Cynics would say he would be remembered because he was a dangerous, divisive demagogue and rich playboy – Robert Mugabe also made sure history would remember him, they would add.
That may be so, but I bel...ieve we might one day look back and say we owe Malema some gratitude because he forcefully put what he calls economic liberation of the un-liberated majority on top of the national agenda. His motives might have been suspect, but he has seen to it that dealing with poverty and inequality has become our first priority.

I am convinced that with Malema not dominating this debate (or is that wishful thinking?) we will find it easier to make progress with the project of establishing a new economic order in South Africa. It will demand significant sacrifices from the business sector and the middle classes, but they would have been very reluctant to come to the table if there was a perception that they’re doing it because they’re threatened by a thug like Malema.
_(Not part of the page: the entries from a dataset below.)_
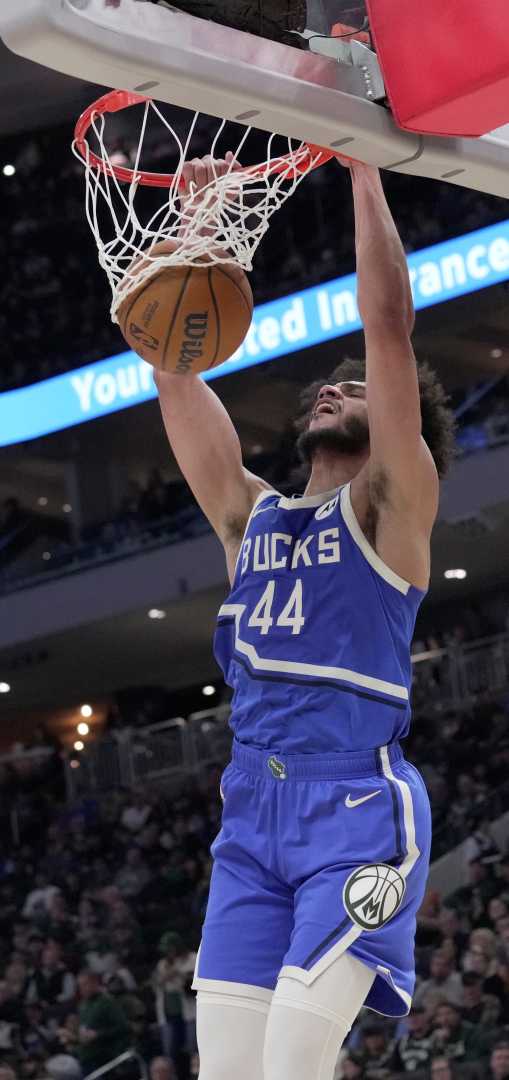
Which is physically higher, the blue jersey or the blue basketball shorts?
the blue jersey

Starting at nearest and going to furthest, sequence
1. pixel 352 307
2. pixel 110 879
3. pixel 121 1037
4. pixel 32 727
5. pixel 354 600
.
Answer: pixel 354 600
pixel 121 1037
pixel 110 879
pixel 352 307
pixel 32 727

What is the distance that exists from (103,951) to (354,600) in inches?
446

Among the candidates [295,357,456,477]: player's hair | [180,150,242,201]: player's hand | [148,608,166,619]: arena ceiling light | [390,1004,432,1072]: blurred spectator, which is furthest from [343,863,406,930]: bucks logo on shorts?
[148,608,166,619]: arena ceiling light

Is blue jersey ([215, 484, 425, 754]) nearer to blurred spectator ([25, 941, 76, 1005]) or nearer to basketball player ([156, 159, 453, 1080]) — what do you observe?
basketball player ([156, 159, 453, 1080])

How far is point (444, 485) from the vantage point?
16812 mm

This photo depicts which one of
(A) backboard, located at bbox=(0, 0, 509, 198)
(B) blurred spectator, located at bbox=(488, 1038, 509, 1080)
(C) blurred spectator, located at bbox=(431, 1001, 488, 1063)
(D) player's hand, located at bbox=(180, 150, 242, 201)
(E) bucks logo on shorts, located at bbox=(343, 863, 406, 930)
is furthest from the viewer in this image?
(C) blurred spectator, located at bbox=(431, 1001, 488, 1063)

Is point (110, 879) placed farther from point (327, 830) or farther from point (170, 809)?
point (327, 830)

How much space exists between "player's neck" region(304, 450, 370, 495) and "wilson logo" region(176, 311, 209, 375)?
404 mm

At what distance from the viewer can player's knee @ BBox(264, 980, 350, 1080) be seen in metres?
3.19

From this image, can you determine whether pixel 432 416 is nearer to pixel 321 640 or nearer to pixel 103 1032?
pixel 321 640

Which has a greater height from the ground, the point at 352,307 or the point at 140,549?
the point at 352,307

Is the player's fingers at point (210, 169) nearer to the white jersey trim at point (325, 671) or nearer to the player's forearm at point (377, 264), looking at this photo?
the player's forearm at point (377, 264)

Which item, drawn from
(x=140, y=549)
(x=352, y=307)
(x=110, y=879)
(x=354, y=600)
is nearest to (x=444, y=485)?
(x=352, y=307)

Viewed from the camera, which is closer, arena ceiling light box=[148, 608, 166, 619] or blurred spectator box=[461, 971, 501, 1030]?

The Director of the Centre for the Study of Democracy, Stephen Friedman, related a fascinating experience recently. He was part of a research exercise shortly after 1994 where they tested the attitudes of mainly white middle-class people to a proposal that they pay more for water because they had benefited from apartheid and so they should subsidise black households. The interviewees reacted with abuse, says Friedman, with many accusing black people of wanting to sponge off minorities. In a later survey, the same people were asked whether they would be prepared to pay more for water so poorer people would be able to afford to use more water. This time everyone agreed that it was a good idea. Friedman concludes: “So, if proposals for a fairer distribution of our resources are framed in terms of racial guilt, they are fiercely resisted. When they appeal to values most of us claim to share, such as justice and fairness, not only are they taken seriously, people who reject the racial argument may even accept them. … Racial minorities who refused to pay more to atone for apartheid did not resist when they were asked to conserve a scarce resource or to reduce poverty.” Human beings generally don’t respond well to pleas based on their sense of guilt, regardless how valid that guilt is.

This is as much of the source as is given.